▶ _DIRECTIONS FOR THIS TASK_: Substitute "water reflection" for every "reflection in water" in the records, starting at the first line and going on through the line with "6.39 meters". Return only those lines, with nothing else changed.

▶ _PROVIDED RECORDS_:
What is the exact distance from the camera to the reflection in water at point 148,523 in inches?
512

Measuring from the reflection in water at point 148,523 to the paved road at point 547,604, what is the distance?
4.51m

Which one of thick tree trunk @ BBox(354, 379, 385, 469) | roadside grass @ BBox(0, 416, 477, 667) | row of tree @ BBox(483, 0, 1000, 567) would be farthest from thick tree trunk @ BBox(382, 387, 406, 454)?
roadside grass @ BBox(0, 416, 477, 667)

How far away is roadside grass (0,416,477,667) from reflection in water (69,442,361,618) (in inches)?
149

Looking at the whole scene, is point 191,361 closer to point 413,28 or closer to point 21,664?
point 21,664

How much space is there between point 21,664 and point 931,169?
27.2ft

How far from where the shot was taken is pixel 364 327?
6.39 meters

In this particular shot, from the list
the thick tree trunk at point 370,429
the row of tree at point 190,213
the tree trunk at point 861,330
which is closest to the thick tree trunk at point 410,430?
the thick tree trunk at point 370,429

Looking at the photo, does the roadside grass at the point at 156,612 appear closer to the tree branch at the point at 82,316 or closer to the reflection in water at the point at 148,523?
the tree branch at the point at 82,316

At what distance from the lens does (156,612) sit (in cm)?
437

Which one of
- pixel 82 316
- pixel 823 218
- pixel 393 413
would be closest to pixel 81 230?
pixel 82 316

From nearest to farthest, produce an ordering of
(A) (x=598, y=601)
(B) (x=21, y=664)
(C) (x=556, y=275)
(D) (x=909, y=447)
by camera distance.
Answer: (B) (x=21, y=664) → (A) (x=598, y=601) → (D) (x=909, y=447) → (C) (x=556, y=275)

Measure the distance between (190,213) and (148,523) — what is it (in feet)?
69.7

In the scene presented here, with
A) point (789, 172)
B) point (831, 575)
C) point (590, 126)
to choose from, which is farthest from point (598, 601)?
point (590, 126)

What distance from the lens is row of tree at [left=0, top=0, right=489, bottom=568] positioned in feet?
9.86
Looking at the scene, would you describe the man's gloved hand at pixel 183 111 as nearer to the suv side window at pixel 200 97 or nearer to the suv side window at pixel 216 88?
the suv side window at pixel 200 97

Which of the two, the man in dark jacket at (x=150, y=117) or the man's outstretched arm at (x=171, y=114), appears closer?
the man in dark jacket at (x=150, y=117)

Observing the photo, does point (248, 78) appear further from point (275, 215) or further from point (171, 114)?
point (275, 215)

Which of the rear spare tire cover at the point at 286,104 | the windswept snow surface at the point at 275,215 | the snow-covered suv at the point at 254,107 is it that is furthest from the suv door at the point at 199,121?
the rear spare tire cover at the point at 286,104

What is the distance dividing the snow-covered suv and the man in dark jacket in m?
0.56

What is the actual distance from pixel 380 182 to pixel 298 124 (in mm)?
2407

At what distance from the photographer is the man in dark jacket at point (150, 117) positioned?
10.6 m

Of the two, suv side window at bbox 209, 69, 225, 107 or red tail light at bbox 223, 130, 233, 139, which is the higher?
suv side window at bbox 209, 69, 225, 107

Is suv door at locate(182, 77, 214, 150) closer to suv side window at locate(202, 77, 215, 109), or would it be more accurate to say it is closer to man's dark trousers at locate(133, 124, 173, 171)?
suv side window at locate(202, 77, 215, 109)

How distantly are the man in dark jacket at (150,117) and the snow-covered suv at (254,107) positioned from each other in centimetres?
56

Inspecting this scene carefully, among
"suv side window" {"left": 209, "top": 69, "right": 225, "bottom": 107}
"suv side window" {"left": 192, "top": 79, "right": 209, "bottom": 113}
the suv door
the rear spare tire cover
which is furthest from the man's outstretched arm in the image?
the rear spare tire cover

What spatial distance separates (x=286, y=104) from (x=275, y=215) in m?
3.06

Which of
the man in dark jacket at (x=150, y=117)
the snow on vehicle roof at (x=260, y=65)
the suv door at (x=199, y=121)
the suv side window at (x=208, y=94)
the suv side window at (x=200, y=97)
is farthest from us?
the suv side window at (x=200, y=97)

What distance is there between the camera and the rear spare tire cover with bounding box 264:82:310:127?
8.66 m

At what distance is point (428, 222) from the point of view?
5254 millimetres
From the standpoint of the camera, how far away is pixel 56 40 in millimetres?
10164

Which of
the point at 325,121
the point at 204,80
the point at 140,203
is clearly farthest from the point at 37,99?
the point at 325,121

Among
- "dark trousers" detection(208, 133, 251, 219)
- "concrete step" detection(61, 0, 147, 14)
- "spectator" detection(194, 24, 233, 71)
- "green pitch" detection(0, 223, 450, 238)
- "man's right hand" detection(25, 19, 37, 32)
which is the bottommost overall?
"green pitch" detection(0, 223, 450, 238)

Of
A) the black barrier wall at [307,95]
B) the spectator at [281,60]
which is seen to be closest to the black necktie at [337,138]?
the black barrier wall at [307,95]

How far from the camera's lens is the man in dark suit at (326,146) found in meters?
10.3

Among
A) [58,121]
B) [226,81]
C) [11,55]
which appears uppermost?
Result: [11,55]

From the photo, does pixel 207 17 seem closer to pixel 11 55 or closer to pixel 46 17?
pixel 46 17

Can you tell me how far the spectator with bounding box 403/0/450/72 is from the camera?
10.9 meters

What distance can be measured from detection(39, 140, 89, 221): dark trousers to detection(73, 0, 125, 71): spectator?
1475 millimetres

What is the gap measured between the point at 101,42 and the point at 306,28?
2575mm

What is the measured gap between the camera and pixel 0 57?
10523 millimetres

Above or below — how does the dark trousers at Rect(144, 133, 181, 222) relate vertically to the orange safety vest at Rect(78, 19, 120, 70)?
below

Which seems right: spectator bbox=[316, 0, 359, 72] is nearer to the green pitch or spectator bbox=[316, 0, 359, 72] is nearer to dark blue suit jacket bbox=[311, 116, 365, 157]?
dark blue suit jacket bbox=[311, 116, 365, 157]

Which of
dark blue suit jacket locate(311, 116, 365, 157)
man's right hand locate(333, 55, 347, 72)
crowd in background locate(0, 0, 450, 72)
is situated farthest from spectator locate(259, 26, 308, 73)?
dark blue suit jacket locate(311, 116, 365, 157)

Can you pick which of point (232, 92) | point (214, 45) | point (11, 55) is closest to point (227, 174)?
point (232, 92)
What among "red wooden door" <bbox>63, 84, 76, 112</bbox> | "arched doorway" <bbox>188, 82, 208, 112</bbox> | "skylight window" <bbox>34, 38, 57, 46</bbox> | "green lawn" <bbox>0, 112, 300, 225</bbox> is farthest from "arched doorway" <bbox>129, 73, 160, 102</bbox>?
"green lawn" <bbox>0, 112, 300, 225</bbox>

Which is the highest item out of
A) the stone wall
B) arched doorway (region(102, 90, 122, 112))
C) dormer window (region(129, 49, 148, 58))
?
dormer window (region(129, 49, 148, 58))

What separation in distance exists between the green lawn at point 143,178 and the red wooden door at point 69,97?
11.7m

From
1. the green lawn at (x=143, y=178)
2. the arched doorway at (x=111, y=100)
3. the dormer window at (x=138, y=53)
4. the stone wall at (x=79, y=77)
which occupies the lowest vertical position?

▶ _FULL ANSWER_:
What is the exact distance from the camera to the water reflection at point 148,523 in inches?
512

Measuring from the water reflection at point 148,523 to the paved road at point 547,604, what is the distance?
4.51m

Which one of thick tree trunk @ BBox(354, 379, 385, 469) | roadside grass @ BBox(0, 416, 477, 667) | row of tree @ BBox(483, 0, 1000, 567) would be farthest from thick tree trunk @ BBox(382, 387, 406, 454)?
roadside grass @ BBox(0, 416, 477, 667)

How far away is roadside grass (0,416,477,667) from water reflection (69,442,361,618) (in inches)?
149

Looking at the whole scene, is point 191,361 closer to point 413,28 or closer to point 21,664?
point 21,664

How much space is there between point 21,664 and point 931,169?
27.2ft

How far from where the shot was taken is pixel 364 327?
6.39 meters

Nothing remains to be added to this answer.